● Material for this task:
## BEGIN
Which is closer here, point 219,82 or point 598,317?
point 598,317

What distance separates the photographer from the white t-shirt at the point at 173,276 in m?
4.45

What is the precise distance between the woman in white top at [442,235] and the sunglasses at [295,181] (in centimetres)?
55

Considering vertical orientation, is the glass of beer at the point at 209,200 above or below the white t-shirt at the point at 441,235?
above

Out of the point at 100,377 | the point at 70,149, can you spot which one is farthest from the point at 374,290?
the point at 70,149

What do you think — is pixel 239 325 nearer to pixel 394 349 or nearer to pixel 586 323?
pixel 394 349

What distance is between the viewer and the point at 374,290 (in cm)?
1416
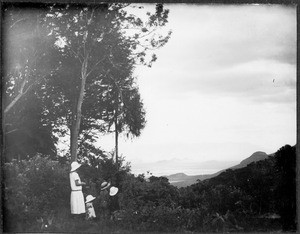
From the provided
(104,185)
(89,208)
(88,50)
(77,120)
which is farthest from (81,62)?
(89,208)

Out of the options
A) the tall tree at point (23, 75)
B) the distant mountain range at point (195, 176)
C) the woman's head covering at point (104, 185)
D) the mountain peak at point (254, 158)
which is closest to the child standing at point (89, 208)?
the woman's head covering at point (104, 185)

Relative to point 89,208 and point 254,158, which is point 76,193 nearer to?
point 89,208

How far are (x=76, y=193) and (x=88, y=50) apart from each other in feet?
4.55

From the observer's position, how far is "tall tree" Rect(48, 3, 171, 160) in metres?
6.70

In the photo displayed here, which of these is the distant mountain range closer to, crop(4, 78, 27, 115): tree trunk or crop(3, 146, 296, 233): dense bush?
crop(3, 146, 296, 233): dense bush

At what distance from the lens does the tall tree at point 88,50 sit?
670cm

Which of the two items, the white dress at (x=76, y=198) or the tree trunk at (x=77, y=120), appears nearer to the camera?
the white dress at (x=76, y=198)

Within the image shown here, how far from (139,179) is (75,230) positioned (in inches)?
30.9

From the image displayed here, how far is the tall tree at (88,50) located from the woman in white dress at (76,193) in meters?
0.13

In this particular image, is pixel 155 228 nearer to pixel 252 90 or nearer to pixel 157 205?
pixel 157 205

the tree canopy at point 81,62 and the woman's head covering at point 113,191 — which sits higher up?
the tree canopy at point 81,62

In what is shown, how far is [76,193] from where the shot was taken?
6.67 metres

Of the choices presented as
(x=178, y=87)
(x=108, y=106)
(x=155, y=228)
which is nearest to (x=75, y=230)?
(x=155, y=228)

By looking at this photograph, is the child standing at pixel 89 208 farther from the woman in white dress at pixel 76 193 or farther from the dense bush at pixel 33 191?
the dense bush at pixel 33 191
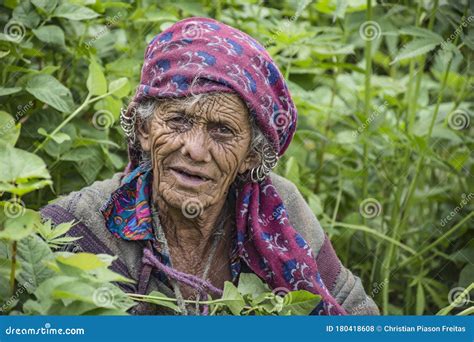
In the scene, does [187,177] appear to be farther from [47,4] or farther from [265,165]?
[47,4]

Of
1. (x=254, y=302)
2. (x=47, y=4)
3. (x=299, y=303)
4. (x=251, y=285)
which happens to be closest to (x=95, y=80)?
## END
● What you have to do: Rewrite everything from the line containing "From the image" through the end of the records, replacing "nearer" with "closer" and leaving all else unchanged. Omit the pictures from your answer.

● Problem solution:
From the image displayed here, how far is the tall tree at (88,50) located from the woman in white dress at (76,193) in meters?
0.13

In this particular image, is pixel 155 228 closer to pixel 252 90 or closer to pixel 157 205?
pixel 157 205

the tree canopy at point 81,62 and the woman's head covering at point 113,191 — which sits higher up?
the tree canopy at point 81,62

In what is shown, how far is [76,193] from where the shot was taken?
6.67 metres

Of the choices presented as
(x=178, y=87)
(x=108, y=106)
(x=155, y=228)
which is nearest to (x=75, y=230)?
(x=155, y=228)

By looking at this photograph, is the child standing at pixel 89 208 farther from the woman in white dress at pixel 76 193 or farther from the dense bush at pixel 33 191?
the dense bush at pixel 33 191
In the scene, does [187,177] appear to be farther from [47,4] or farther from [265,165]?
[47,4]

Of
1. (x=254, y=302)
2. (x=47, y=4)
3. (x=299, y=303)
4. (x=251, y=285)
which happens to be closest to (x=95, y=80)?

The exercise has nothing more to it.